▸ **Extrait présenté**
───

Benoît XVI a toujours combattu l’idée d’une rupture doctrinale dans l’Église catholique avec le concile Vatican II. Ce dernier a surtout développé une doctrine du Christ-Roi renvoyant aux fins dernières, à l’eschatologie comme vous le dites justement dans votre question. Le Concile n’a pas pour autant ignoré Quas Primas. Je le rappelle dans les pages 55 à 63 de ma brochure en citant des textes conciliaires. Je cite le paragraphe 11 de Dignitatis humanæ et Gaudium et spes en son paragraphe 39. Cela dit, je reconnais que l’on n’a pas tenu assez compte de cette « continuité » dans l’Église quand on prêchait le Christ-Roi. Que Benoît XVI, le pape de la continuité, ait choisi cette fête pour clore l’Année de la foi 2012-2013 ne peut que signifier le lien indissoluble entre Quas Primas et Vatican II et redonner à cette fête toute sa plénitude et par conséquent la restaurer. Il faudrait bien sûr tirer les conclusions qui s’imposent pour les hymnes, paroles et musique. Il existe encore de bons poètes et musiciens chrétiens qui ne pourraient qu’être inspirés par cette fête restaurée. Miracle de l’Église !

Comment conciliez-vous le droit à la liberté religieuse de Vatican II avec les exigences politiques et sociales contenues dans Quas Primas ?

───

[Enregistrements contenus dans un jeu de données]
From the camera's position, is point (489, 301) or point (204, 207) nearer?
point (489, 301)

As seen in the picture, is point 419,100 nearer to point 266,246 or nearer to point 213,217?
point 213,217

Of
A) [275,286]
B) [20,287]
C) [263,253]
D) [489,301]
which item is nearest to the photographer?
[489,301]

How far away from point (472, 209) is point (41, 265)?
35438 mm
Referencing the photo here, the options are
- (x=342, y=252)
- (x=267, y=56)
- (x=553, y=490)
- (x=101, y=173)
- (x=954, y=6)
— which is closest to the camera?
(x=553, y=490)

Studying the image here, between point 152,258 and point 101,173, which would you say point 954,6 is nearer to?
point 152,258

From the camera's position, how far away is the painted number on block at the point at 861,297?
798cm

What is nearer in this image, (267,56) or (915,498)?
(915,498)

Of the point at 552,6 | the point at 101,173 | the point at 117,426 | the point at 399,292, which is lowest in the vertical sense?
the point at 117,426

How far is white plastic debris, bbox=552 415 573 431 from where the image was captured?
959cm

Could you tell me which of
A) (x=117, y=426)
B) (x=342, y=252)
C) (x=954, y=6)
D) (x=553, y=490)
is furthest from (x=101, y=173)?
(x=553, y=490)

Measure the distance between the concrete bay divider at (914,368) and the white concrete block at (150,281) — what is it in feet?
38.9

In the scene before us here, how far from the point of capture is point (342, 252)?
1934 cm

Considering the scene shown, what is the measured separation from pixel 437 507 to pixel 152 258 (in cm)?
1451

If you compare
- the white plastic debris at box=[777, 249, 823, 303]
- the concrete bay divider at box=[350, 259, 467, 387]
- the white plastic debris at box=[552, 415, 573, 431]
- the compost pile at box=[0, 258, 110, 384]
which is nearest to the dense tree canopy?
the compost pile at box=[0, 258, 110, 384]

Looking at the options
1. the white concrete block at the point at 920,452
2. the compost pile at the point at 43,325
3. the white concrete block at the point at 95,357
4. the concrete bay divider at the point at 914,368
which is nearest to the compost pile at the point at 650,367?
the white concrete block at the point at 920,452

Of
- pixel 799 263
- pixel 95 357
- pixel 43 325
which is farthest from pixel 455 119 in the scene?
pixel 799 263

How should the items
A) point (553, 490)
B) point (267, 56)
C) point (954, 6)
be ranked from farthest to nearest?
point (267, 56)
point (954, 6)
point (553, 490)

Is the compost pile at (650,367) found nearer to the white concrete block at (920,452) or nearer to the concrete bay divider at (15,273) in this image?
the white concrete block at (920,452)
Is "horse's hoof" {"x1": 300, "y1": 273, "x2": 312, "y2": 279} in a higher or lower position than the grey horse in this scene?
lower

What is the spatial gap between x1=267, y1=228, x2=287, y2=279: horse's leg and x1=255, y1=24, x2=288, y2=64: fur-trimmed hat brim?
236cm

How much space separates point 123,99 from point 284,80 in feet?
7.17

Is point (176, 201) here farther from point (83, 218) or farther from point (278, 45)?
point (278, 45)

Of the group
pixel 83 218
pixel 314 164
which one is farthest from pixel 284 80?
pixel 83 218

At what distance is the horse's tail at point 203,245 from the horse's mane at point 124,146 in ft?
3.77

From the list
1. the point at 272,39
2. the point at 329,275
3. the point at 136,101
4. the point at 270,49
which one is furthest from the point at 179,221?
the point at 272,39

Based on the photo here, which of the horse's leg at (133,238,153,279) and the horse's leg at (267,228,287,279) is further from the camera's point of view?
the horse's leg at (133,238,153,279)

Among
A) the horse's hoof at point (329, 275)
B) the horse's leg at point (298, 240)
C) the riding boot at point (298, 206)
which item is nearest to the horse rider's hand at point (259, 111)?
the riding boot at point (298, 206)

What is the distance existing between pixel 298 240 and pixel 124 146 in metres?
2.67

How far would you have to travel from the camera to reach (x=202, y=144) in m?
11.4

───

▸ **Consigne**
Dans l'extrait sur Benoît XVI et le concile Vatican II, quels paragraphes de textes conciliaires sont cités ?

▸ **Réponse**
Le paragraphe 11 de Dignitatis humanæ et le paragraphe 39 de Gaudium et spes.